Exercise instructions>
Reproduce word for word the lines of the items that begin with the line containing "What is the distance from white" and run through the last line of the items.

┌─ Exercise input

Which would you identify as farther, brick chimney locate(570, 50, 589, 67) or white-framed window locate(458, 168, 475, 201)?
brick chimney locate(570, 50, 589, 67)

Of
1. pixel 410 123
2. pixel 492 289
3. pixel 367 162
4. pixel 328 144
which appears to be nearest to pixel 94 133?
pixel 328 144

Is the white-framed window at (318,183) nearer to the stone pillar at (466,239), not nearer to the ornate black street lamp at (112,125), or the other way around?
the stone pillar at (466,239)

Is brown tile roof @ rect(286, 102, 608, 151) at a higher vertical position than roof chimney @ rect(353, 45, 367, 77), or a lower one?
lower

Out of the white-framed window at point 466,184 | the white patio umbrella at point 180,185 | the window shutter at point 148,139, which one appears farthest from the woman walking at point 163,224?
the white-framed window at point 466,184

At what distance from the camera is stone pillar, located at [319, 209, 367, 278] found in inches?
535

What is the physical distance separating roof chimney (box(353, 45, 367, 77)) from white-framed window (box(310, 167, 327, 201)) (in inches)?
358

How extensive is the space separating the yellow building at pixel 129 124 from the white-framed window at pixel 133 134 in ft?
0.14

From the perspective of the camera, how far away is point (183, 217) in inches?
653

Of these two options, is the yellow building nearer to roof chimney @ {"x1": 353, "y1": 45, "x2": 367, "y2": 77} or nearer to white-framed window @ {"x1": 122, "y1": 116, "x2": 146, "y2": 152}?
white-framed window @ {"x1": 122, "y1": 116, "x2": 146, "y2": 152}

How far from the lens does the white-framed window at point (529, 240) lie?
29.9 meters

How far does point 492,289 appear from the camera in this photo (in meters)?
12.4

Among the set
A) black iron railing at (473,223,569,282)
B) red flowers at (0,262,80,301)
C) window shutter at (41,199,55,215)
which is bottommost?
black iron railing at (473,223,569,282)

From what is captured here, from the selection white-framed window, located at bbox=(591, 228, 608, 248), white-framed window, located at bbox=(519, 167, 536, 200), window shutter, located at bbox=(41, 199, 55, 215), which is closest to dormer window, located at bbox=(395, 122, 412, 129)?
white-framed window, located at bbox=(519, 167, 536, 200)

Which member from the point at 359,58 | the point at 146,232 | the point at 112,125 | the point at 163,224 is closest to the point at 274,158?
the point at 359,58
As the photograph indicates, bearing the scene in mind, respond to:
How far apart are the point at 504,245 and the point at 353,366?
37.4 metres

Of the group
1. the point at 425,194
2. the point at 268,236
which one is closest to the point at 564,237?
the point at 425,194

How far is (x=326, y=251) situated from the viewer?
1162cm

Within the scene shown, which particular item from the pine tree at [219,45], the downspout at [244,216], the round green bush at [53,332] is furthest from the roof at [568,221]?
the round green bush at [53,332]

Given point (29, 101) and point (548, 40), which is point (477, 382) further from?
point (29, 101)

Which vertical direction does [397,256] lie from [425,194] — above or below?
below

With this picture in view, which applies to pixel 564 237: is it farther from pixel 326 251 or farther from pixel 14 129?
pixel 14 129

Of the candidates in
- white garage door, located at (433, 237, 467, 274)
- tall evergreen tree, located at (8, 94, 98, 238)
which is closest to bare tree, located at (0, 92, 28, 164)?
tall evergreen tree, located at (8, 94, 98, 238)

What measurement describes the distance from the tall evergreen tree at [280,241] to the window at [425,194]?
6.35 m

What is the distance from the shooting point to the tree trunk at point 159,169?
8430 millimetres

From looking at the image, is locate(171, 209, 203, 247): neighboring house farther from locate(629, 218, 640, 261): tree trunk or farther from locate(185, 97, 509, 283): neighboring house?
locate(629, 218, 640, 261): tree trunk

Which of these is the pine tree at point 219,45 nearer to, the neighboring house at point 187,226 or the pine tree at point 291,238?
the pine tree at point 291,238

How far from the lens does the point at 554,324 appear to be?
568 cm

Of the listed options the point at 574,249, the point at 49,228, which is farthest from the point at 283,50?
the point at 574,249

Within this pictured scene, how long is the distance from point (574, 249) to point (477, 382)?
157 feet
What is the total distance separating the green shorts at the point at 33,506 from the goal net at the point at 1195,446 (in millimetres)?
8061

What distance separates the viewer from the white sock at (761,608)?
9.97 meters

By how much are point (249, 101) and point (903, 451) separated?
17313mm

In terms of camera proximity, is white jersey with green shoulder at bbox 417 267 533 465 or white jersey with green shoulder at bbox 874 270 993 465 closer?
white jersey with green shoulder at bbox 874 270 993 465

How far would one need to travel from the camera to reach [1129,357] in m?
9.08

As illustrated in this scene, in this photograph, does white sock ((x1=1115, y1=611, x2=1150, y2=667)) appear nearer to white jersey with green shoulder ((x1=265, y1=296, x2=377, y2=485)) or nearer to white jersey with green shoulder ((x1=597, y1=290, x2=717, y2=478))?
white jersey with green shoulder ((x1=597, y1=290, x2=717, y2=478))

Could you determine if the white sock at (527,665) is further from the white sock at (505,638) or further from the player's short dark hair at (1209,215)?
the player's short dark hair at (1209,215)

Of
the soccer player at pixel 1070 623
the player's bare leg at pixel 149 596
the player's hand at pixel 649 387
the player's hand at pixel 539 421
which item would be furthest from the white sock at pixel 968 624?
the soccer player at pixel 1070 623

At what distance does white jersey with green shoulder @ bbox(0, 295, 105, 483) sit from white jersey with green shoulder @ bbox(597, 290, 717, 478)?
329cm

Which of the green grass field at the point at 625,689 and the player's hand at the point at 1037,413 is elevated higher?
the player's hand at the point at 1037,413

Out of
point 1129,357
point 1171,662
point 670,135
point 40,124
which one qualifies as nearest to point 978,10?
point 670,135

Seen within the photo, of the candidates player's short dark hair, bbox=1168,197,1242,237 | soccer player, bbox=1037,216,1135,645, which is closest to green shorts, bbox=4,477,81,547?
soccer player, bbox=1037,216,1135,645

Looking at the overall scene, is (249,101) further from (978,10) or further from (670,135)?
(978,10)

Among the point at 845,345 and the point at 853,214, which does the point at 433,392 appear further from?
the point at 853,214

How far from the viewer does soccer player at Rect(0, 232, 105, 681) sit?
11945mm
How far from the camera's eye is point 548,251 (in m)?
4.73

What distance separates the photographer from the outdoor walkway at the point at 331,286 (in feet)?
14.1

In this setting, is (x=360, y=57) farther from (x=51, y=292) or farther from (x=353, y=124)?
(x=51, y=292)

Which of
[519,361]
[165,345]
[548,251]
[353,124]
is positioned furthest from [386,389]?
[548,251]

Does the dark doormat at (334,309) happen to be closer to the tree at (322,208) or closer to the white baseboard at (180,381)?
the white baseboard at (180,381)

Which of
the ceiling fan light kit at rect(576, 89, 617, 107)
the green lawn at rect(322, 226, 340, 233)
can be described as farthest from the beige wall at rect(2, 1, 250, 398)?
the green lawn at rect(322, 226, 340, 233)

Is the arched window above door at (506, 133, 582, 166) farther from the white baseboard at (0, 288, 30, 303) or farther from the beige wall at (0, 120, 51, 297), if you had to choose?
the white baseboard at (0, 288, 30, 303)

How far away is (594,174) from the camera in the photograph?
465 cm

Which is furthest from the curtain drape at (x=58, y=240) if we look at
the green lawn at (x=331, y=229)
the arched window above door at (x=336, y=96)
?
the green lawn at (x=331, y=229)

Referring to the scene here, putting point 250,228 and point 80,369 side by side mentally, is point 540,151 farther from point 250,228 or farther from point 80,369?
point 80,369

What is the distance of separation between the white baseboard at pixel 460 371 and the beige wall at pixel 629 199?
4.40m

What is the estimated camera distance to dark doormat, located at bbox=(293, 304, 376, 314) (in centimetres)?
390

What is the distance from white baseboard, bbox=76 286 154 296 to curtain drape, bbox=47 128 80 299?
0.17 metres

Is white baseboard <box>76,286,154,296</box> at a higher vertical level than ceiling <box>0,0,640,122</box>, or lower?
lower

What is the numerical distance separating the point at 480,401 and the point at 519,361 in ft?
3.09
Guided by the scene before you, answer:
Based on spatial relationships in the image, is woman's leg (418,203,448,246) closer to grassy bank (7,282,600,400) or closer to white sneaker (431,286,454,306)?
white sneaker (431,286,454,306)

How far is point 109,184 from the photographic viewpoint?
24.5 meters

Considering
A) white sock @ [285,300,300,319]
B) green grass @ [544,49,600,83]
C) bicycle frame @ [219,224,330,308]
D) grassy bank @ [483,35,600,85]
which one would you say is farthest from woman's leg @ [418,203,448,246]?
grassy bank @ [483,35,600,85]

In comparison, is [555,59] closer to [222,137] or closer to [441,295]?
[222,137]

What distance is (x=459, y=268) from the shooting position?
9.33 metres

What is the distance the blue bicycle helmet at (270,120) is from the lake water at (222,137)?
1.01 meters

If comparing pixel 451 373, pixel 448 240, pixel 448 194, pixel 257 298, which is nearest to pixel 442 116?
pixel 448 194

└─

Exercise answer>
What is the distance from white baseboard, bbox=76 286 154 296 to curtain drape, bbox=47 128 80 299?
0.17 metres

Is white baseboard <box>76,286,154,296</box> at a higher vertical level than ceiling <box>0,0,640,122</box>, or lower?
lower

What is the numerical distance separating the point at 480,401 and the point at 519,361 in ft?
3.09
Guided by the scene before you, answer:
Based on spatial relationships in the image, is woman's leg (418,203,448,246) closer to grassy bank (7,282,600,400) or closer to white sneaker (431,286,454,306)?
white sneaker (431,286,454,306)

How far is point 109,184 from the photographic viewpoint?
24.5 meters

Considering
A) white sock @ [285,300,300,319]
B) green grass @ [544,49,600,83]
C) bicycle frame @ [219,224,330,308]
D) grassy bank @ [483,35,600,85]
which one would you say is farthest from woman's leg @ [418,203,448,246]?
grassy bank @ [483,35,600,85]

In comparison, is [555,59] closer to [222,137] or closer to [441,295]?
[222,137]

What distance is (x=459, y=268) from the shooting position?
9.33 metres

What is the distance the blue bicycle helmet at (270,120) is from the lake water at (222,137)?
1.01 meters

If comparing pixel 451 373, pixel 448 240, pixel 448 194, pixel 257 298, which is nearest to pixel 442 116?
pixel 448 194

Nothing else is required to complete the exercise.